In 21 innings, Barrett, a ninth-round draft pick by Washington in 2010, threw nine wild pitches and walked 22 batters. It was a disaster and one that few pitchers overcome. The condition is named for Blass, once a standout pitcher for the Pittsburgh Pirates in the 1970s before he could no longer throw strikes.

Other prominent players afflicted include Dodgers second baseman Steve Sax, Yankees infielder Chuck Knoblauch and former Nats outfielder Rick Ankiel, a one-time phenom pitcher with the St. Louis Cardinals.

Barrett became a reliever in 2011, fought through his struggles and by 2012 was on track to become a big leaguer again. On Monday, one week after an emotional meeting with Williams where he learned he’d made the team, that finally happened for Barrett. With the score 5-5 in the ninth, he struck out Omar Quintanilla and Ruben Tejada and got Travis d’Arnaud to fly out to center.

Harper stays in game after scare on slide

The Nationals survived an early scare in the top of the second inning when Bryce Harper was knocked woozy on a slide into second base, yet stayed in the game after passing a concussion test.

Harper was on first base after a leadoff walk and his team down 3-0. But on an ensuing ground ball to shortstop, Harper tried to break up a potential double play. He did that, but in the process Harper’s head caught the full brunt of the right shin and knee of New York second baseman Eric Young.

Harper lay motionless on the ground on his back for a short time and Washington trainers rushed onto the field to tend to him. After walking off slowly under his own power, Harper did return to his position in left field for the bottom of the second.

At the plate, Harper later popped out to left, reached on a hard infield single to second base and twice struck out. He said after the game that he underwent concussion testing again and once more passed.
------------------------------------------------
What is being asked:
Please reproduce the part of the baseball article starting at "Barrett became a" and ending at "a concussion test.". Work from the baseball article above and nothing else.

Data:
------------------------------------------------
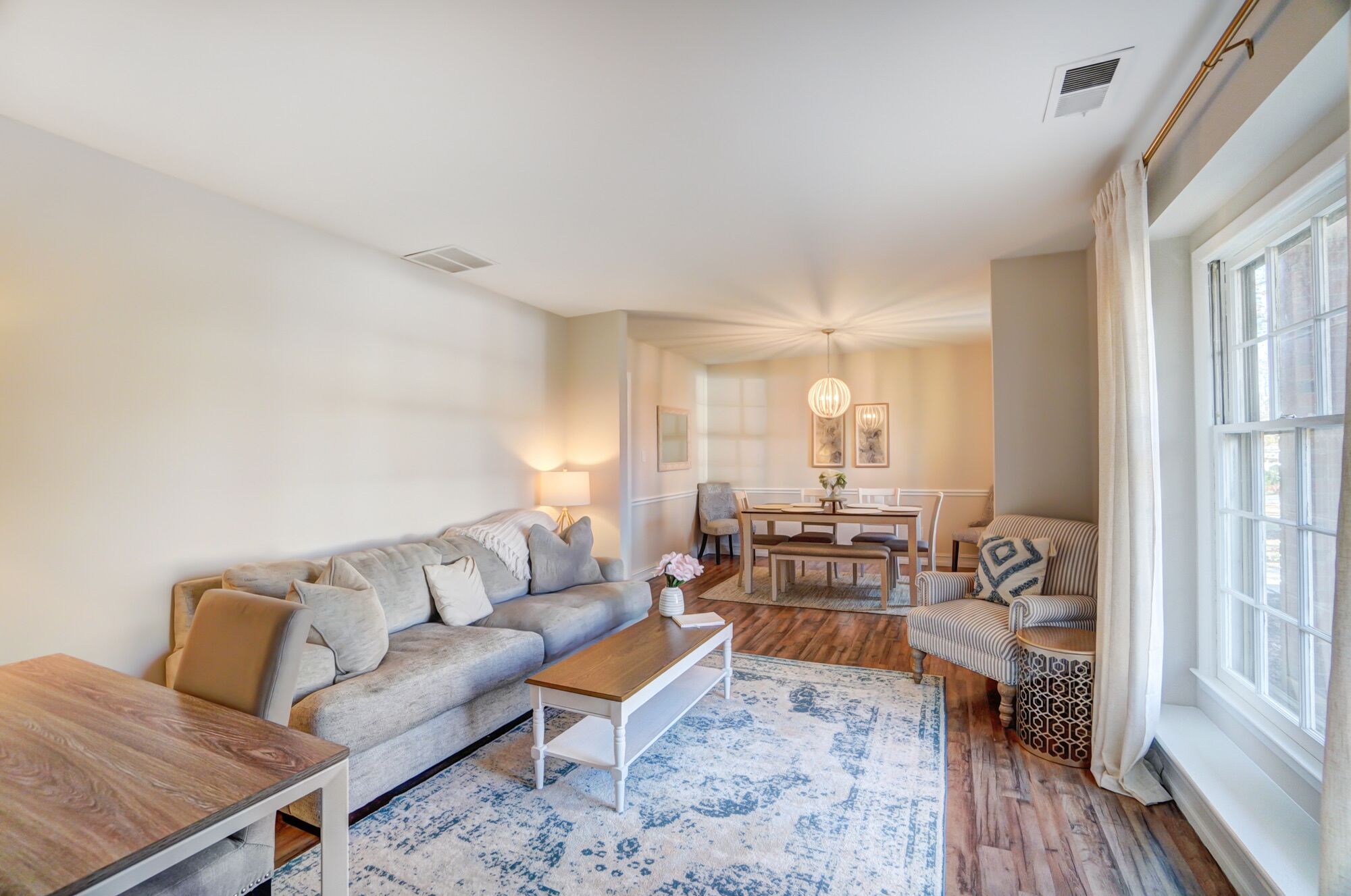 A living room with a sofa, coffee table, and dining area with chairs and a table.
------------------------------------------------
Your response:
Barrett became a reliever in 2011, fought through his struggles and by 2012 was on track to become a big leaguer again. On Monday, one week after an emotional meeting with Williams where he learned he’d made the team, that finally happened for Barrett. With the score 5-5 in the ninth, he struck out Omar Quintanilla and Ruben Tejada and got Travis d’Arnaud to fly out to center.

Harper stays in game after scare on slide

The Nationals survived an early scare in the top of the second inning when Bryce Harper was knocked woozy on a slide into second base, yet stayed in the game after passing a concussion test.